Biomedical Optics Lab

I was involved in a research project in the Optics lab of the Biomedical Engineering Department. I worked in collaboration with a graduate student on a project involving a heat-shock protein known as Hsp70. When cells are subjected to a heat stress, proteins in the cells begin to be denatured, which means they lose their structure (and subsequently their function). Hsp70 is produced by the cell as a repair mechanism, in an attempt to salvage the denatured proteins. In my project, we worked with genetically modified cells. These cells had a luciferase gene (like that in fireflies) added to a part of their DNA responsible for producing Hsp70. In our tests, we subjected these cells to various heat stresses using a water bath.

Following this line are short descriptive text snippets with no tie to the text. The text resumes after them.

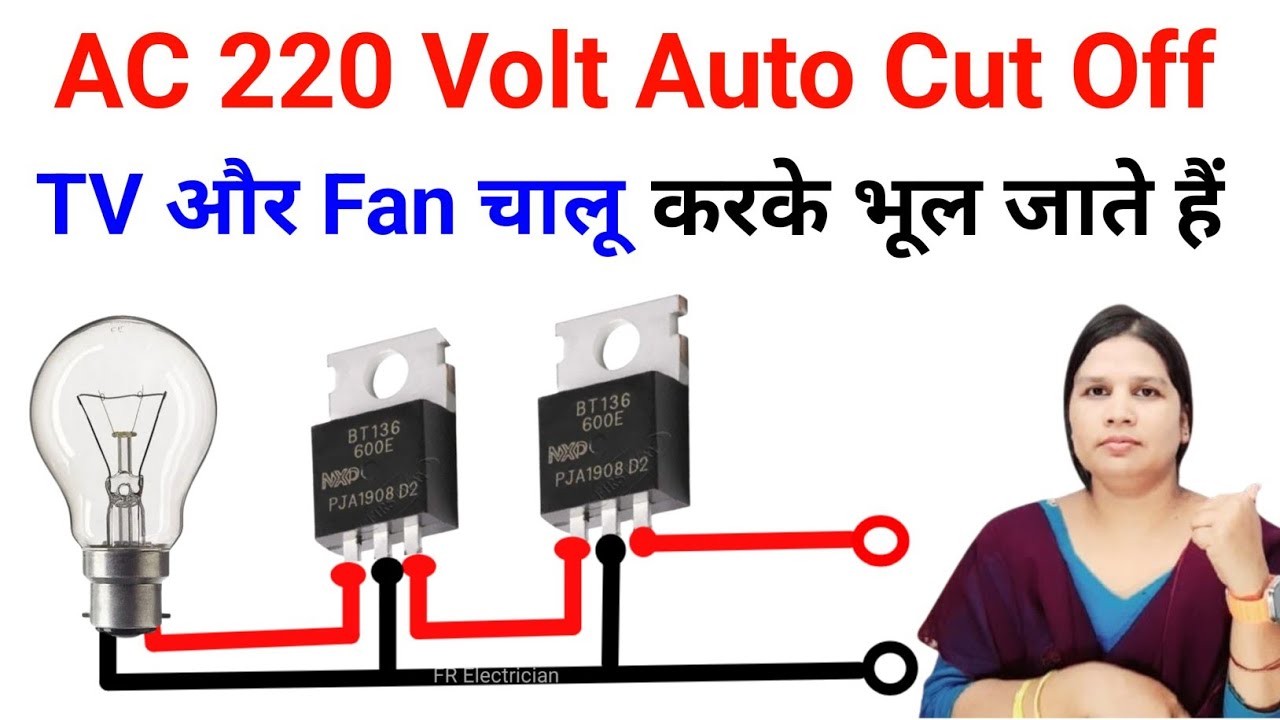 BT 136 auto cut circuit // auto cut circuit Kaise banaen // सब को काम आएगा // FR Electrician 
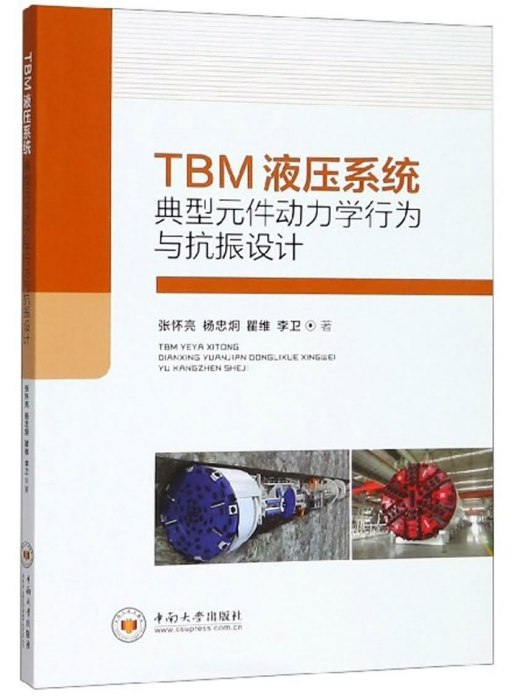 TBM液壓系統典型元件動力學行為與抗振設計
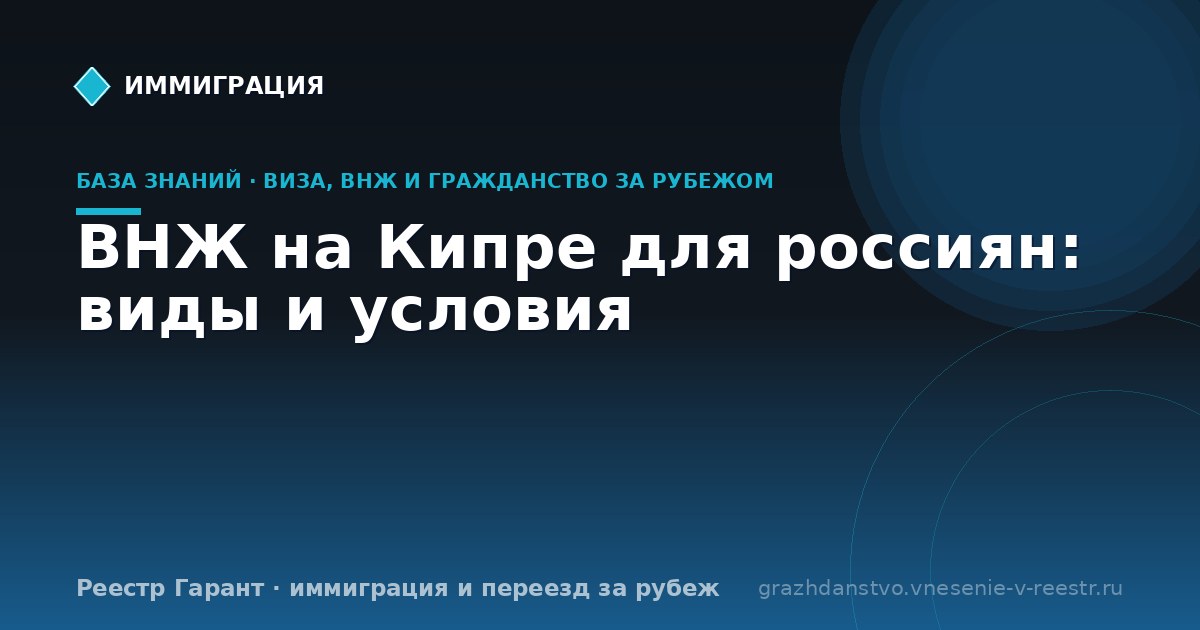 ВНЖ на Кипре для россиян: виды и условия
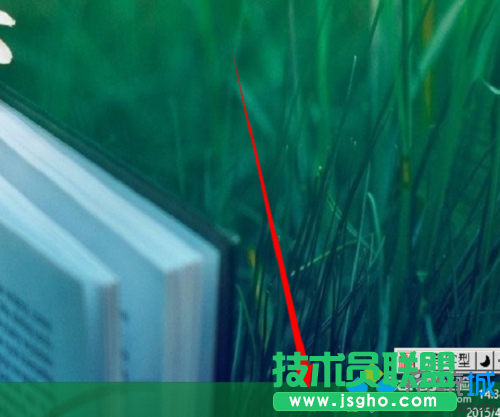 Win7系統(tǒng)在桌面添加透明便簽的簡(jiǎn)單方法   三聯(lián)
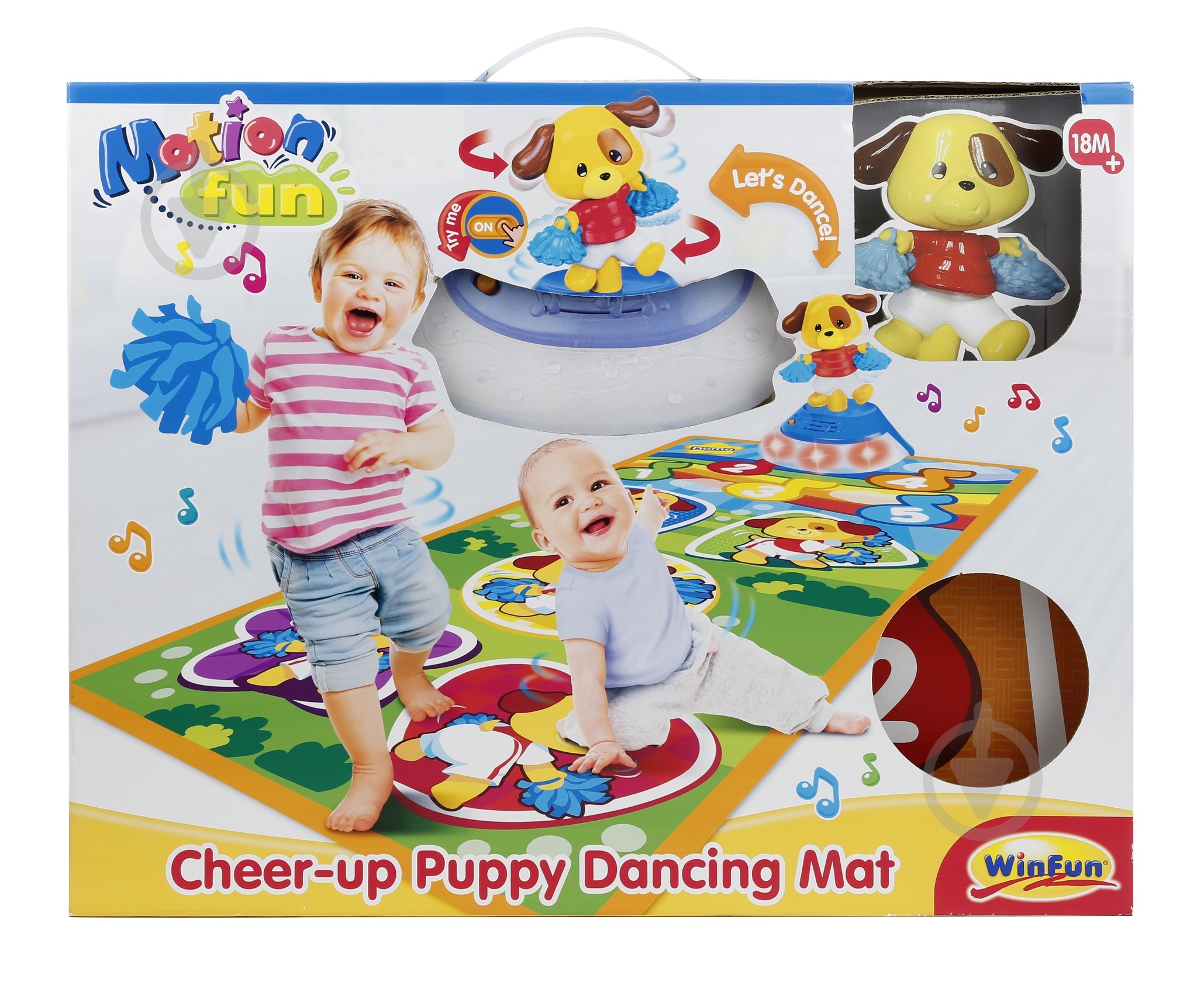 Коврик Winfun 2511-NL - фото 1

We then added luciferin, a substrate, to these cells. If the cells were stressed enough to produce Hsp70, the luciferase would be expressed and would react to the luciferin, producing a fluorescent glow. Using a special camera that detects luminescence, we would image the cells at various time increments post heat-shock in order to track the production of Hsp70. We then modified the experiment by administering a mild heat shock, known as pre-shocking, a few hours prior to actual heat-shock. This is designed to be mild enough not to damage the cells, but encourages the cells to begin producing Hsp70 in hopes that the actual heat-shock will not be as stressful to the cells. We conducted numerous tests to determine optimum times and temperatures of pre-shock and heat-shock in order to obtain the most Hsp70 production and the least cellular damage. Towards the end of my time in the lab, we also began working with an infrared laser to heat-shock cells, as opposed to using the water bath.

My curriculum is a mosaic based on the reactions of Luminol, a substance used in Forensic Science to detect the presence of blood. When in contact with blood, the Luminol begins to fluoresce. The mosaic, which is designed for a Physical Science class, focuses on the properties of light, fluorescence, and the chemical reactions involved in the practical application of Luminol.